I suggest you read up on the Subversion manual's chapter on branching and merging.

Do you need to delete a branch you merged from? No. Subversion since version 1.5 won't duplicate a merge that's already happened.

You may delete a branch if it is no longer needed. For example, I make a Release 1.2 branch. I do Release 1.2.1 and Release 1.2.2 on it. However, none of my users are on Release 1.2.x and I no longer do any work on it. I might delete it just because when I do svn ls http://server/svn/branches, I won't see it. Being Subversion, I could move it out of the way if deleting it makes me nervous. I can move it to http://server/svn/branches/OBSOLETE/1.2. That way, it doesn't show up when I list the branches, but it's still there if I ever decide I really, really still need it.
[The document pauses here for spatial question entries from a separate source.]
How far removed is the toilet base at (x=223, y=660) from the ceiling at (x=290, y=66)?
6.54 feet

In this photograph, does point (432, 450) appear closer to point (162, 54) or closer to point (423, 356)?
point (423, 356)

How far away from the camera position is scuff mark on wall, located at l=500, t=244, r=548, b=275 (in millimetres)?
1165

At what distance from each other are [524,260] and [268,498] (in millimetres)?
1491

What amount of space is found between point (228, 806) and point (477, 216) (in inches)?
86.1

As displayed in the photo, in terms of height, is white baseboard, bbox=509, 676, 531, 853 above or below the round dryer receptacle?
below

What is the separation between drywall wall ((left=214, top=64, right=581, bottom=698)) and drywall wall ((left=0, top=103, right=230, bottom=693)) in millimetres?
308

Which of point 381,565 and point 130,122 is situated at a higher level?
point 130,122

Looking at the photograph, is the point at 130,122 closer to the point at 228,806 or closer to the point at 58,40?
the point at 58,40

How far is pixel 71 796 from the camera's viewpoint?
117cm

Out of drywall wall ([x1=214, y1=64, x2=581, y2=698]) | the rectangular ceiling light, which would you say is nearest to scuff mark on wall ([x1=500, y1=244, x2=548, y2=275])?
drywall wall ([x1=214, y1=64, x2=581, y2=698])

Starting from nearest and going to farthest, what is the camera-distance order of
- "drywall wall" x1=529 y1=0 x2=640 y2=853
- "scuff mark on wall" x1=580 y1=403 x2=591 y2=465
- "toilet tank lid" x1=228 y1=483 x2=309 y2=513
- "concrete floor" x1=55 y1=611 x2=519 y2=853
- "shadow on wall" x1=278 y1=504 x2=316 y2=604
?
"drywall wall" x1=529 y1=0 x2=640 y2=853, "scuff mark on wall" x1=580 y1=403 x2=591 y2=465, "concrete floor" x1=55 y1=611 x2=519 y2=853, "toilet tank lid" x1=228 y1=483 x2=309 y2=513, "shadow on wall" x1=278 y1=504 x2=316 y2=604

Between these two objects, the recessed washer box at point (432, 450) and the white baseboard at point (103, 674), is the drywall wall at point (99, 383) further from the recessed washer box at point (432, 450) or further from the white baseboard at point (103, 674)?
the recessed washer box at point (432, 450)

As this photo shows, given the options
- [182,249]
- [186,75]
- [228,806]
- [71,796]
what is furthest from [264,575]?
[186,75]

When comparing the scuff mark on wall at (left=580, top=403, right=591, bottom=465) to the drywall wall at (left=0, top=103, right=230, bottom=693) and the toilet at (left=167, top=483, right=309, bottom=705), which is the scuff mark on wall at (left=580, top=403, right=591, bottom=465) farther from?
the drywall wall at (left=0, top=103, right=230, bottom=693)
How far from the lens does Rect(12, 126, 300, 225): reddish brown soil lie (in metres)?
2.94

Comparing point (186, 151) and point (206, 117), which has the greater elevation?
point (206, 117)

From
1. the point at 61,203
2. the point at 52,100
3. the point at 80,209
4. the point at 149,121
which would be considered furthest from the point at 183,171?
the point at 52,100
By the way, Subversion never really ever deletes anything permanently. Even if I delete the branch, I can always get it back.

OTHER TIPS

What you want to do is rather simple with SVN 1.8 and explicitly supported with sync merging and automatic reintegration. Here are the commands (documentation and links below will confirm this):

cd path/to/branch/myBranch
svn up
svn merge ^/path/to/trunk  # usually just: svn merge ^/trunk
svn ci -m "Merged changes from trunk."

cd path/to/trunk
svn up
svn merge ^/path/to/branch/myBranch
svn ci -m "Reintegrated branch."

From http://svnbook.red-bean.com/en/1.8/svn.branchmerge.basicmerging.html on "Reintegrating a Branch" says this:

If you choose not to delete your branch after reintegrating it to the trunk you may continue to perform sync merges from the trunk and then reintegrate the branch again[37]. If you do this, only the changes made on your branch after the first reintegrate are merged to the trunk.

You can merge from your branch into trunk at any time, and you don't have to delete it if you still need it around. I would however merge from trunk into your branch so that you keep up with mainline development as well. Also doing this allows you to use the Re-integrate branch feature of SVN, which should make merging changes from your branc back to trunk a bit easier.